<<<<
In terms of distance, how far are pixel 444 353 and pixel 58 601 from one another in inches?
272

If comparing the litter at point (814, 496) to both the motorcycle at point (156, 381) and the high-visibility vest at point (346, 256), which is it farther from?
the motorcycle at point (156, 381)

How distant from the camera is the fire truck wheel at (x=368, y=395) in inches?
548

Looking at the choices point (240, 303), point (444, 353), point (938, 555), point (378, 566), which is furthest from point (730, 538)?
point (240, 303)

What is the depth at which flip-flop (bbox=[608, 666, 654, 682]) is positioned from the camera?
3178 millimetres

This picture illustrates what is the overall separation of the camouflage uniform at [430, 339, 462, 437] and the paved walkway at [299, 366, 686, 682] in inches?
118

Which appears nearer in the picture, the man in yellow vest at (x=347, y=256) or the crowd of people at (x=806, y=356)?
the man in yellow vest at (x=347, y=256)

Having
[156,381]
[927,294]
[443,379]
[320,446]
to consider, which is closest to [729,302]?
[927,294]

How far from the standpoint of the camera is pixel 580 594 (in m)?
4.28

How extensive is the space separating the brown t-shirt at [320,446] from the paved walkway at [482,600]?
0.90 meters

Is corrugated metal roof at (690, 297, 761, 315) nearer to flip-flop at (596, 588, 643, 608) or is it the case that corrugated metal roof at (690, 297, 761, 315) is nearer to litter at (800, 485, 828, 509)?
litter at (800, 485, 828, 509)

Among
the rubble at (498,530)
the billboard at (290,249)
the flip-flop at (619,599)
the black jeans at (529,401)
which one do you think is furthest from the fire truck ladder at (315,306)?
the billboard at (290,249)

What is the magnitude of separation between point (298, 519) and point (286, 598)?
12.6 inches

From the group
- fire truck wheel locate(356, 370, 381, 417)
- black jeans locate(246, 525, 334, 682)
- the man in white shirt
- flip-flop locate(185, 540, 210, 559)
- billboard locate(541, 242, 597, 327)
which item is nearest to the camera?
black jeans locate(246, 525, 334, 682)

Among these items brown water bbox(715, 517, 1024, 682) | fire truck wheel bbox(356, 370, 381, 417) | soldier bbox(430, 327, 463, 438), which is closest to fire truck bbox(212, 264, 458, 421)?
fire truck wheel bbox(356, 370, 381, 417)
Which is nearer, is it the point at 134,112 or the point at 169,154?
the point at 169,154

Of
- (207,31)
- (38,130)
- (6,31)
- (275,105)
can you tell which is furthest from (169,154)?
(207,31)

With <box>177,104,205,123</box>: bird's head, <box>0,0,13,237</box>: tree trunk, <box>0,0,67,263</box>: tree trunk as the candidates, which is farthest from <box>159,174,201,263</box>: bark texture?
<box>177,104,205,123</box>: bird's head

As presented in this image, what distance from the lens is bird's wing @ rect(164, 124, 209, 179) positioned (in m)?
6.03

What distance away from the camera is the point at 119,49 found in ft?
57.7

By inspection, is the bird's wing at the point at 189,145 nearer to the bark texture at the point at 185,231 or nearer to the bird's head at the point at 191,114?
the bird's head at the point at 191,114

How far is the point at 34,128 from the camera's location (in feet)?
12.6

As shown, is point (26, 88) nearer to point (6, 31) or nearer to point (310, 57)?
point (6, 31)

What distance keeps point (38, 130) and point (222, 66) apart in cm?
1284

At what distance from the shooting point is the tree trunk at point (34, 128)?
>>>>
Short problem »
Write out the lines above word for word, from the start of the lines through the line that contains "12.6 inches".

Solution for this task »
In terms of distance, how far are pixel 444 353 and pixel 58 601 from one another in inches?
272

If comparing the litter at point (814, 496) to both the motorcycle at point (156, 381) and the high-visibility vest at point (346, 256), which is it farther from?
the motorcycle at point (156, 381)

How distant from the camera is the fire truck wheel at (x=368, y=395) in inches?
548

Looking at the choices point (240, 303), point (444, 353), point (938, 555), point (378, 566), which is furthest from point (730, 538)?
point (240, 303)

What is the depth at which flip-flop (bbox=[608, 666, 654, 682]) is positioned from the camera?
3178 millimetres

This picture illustrates what is the overall separation of the camouflage uniform at [430, 339, 462, 437] and the paved walkway at [299, 366, 686, 682] in inches?
118

Which appears nearer in the picture, the man in yellow vest at (x=347, y=256) or the crowd of people at (x=806, y=356)?
the man in yellow vest at (x=347, y=256)

Having
[156,381]
[927,294]
[443,379]
[320,446]
to consider, which is closest to [729,302]?
[927,294]

How far from the standpoint of the camera is pixel 580 594 (in m)?
4.28

How extensive is the space separating the brown t-shirt at [320,446] from the paved walkway at [482,600]?
0.90 meters

Is corrugated metal roof at (690, 297, 761, 315) nearer to flip-flop at (596, 588, 643, 608) or is it the case that corrugated metal roof at (690, 297, 761, 315) is nearer to litter at (800, 485, 828, 509)?
litter at (800, 485, 828, 509)

Among
the rubble at (498,530)
the billboard at (290,249)
the flip-flop at (619,599)
the black jeans at (529,401)
which one do you think is furthest from the fire truck ladder at (315,306)?
the billboard at (290,249)

What is the magnitude of separation between point (298, 519) and point (286, 598)?
12.6 inches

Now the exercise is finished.